I don't believe you can put S3C innards in an AW shell. As you say, you can go with rim brakes, or if you're really keen on a coaster, you can buy a brand new 36-hole Sturmey Archer 3-speed hub with coaster brake:
Yeah, that may be the way to go. I can't go with a rim brake, I don't think, for two reasons: the bike isn't made for one, so I'm not sure I could mount one, and the bike splits in two, so there's by design there are no brake lines running from the rear to the front of the bike (and the shifter is mounted on the seat tube). So I either find a coaster brake, do without a brake, or get a drum brake, and run a line from the tires to the handle bars, making splitting the bike more difficult. Given how effective the coaster brake is (not), I'm considering just doing without a rear brake and beefing up the front brakes. That would mean that I could either get a cheap AW for now, or I could go whole hog and get the 8 speed hub I'd been eyeing. I really hate the idea of going with the $60 3 speed hub now if I'm going to upgrade to 8 speeds before too long. But 8 speeds means no rear brakes (rear dropout spacing issues), which may not be a smart choice.
Alfred E. Bikes has a good price on that hub, too. Thanks for turning me on to it. I'm still not sure that's how I'll go, but it's looking like an affordable option at least. I've been hoping to upgrade to an 8 speed at some point, but there are no 8 speeds with a coaster brake that will fit my rear spacing.
I don't want to drop money on two hubs for this thing, so now I need to figure out if I want to go 3-speed with a coaster brake or 8-speed with only front brakes.
No, but same concept (and probably a copied concept): it splits in the middle for storage/transport, which is why running brake lines from the handlebars to the back is something I'm trying to avoid. It's a Sears ToteCycle from 1972, or at least that's when the hub is from.
I have no experience with them but a couple of people have told me that, unlike the older ones, the new SA coaster brake 3 speeds actually work pretty well.
That's certainly encouraging. The old coaster brake would slow me down, and, combined with the front rim brake connecting with a dinged, crooked, front tire would bring me to a stop without too much trouble, but I wouldn't want to try for a sudden stop.
I'm still toying with the idea of forgoing a rear brake entirely, but I'm not sure how safe I'd feel with that. I'm considering a rim and drum brake up front to ensure that I have adequate stopping power, but it's been pointed out in the mechanic's forum that bringing just the front wheel to a complete stop may have some bad consequences.
I guess the question is do I want to spring for more gears (and, therefore, a prayer of getting up the hills in my area), or stick with 3 speeds, but have the benefit of some rear braking power?
Perhaps the consequences of not being able to stop outweigh the benefits of being able to climb steep hills.

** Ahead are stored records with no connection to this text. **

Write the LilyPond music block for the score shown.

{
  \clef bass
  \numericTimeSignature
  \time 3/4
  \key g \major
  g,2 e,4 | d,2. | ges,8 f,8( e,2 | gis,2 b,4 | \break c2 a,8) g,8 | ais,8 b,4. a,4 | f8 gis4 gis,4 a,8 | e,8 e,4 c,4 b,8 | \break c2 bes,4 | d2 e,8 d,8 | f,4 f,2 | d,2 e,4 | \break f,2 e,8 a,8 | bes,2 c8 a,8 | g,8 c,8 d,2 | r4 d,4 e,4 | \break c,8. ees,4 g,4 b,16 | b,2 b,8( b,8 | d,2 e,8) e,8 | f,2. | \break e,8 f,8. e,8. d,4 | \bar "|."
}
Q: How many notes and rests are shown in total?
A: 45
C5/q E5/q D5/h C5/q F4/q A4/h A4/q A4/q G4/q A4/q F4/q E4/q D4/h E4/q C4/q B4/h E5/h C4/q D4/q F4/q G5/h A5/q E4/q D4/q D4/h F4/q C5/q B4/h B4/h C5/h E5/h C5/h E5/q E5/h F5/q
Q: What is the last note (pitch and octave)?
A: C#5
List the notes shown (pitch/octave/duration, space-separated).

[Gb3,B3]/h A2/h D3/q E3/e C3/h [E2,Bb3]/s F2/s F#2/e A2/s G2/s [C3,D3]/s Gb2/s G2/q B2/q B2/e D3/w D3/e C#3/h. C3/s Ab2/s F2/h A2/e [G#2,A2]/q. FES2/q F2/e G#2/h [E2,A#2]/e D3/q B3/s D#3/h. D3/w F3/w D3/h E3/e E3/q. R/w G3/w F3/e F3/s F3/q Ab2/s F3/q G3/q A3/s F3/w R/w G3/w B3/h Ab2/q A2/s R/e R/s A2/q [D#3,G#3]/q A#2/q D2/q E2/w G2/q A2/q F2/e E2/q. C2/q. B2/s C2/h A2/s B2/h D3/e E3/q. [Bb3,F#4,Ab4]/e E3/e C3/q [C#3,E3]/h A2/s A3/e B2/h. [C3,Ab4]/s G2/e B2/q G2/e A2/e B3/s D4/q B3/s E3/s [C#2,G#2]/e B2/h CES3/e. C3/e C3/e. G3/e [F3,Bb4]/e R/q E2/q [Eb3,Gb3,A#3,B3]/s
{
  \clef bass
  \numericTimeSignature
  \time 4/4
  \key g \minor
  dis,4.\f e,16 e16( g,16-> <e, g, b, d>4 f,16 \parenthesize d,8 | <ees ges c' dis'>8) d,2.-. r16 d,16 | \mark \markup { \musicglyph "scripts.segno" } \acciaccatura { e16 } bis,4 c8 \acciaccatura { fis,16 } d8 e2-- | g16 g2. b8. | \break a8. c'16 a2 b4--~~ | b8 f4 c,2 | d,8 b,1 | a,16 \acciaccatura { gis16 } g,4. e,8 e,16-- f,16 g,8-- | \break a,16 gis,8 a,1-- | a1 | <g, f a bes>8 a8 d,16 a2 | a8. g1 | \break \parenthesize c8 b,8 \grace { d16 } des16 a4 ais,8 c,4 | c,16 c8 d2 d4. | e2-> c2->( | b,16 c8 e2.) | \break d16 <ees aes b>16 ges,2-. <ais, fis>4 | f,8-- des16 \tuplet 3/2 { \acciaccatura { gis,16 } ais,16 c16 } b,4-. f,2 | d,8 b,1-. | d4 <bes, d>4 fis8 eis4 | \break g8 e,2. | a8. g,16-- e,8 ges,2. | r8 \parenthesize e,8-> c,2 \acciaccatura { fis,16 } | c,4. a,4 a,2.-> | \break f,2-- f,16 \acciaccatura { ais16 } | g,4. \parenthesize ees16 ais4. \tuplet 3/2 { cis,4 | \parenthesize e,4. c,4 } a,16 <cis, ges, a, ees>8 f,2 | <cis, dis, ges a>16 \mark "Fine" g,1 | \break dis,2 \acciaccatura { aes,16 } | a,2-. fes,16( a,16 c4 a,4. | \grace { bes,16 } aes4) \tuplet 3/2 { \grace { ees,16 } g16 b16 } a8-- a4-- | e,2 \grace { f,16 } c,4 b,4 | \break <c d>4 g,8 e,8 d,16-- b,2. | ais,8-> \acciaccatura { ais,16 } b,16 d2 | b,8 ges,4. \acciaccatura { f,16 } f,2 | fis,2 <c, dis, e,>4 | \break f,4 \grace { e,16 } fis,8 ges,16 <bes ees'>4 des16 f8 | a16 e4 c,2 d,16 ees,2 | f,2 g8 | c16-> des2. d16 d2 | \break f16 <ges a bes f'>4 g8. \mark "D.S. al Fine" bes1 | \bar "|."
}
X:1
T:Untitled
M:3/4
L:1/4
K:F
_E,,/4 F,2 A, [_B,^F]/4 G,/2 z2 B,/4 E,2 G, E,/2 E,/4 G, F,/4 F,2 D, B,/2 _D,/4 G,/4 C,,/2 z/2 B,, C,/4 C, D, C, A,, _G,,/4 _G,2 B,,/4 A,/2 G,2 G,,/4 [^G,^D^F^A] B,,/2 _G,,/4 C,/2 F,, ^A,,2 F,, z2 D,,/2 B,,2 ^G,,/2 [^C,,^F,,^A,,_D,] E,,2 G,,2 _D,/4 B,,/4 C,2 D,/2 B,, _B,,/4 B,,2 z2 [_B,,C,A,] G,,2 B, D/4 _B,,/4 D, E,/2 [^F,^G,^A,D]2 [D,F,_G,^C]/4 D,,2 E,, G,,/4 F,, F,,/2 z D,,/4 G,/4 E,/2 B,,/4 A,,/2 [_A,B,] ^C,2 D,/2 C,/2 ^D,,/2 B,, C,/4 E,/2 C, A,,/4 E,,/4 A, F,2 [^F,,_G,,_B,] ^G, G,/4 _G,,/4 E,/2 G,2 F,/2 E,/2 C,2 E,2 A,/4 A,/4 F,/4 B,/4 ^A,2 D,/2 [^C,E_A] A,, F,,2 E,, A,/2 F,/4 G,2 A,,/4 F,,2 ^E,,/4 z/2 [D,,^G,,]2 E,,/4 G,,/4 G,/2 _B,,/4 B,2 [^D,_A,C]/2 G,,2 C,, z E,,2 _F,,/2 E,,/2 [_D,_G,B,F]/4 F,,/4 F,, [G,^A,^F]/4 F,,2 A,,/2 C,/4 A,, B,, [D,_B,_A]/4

And I might even be able to climb some of those hills if, with a new hub, I could count on not slipping out of low gear when standing on the pedals.
Shifter is mounted high on the seat tube. You reach between your legs to shift. Since the seat tube is part of the back half of the bike, you don't have to do anything with it when you split the bike.
I've been asking some other questions in the mechanics forum, and it sounds like nlerner's suggestion of the a modern SA 3-speed hub is the best choice. I was thinking this might be a good excuse to get a hub with more speeds, but with the spacing on this bike, and with the idea the hub has to contain any braking power I might need, it looks like a 3-speed coaster or a 5-speed drum brake hub are my only choices. And the price difference between 3 and 5 speeds makes it an easy decision.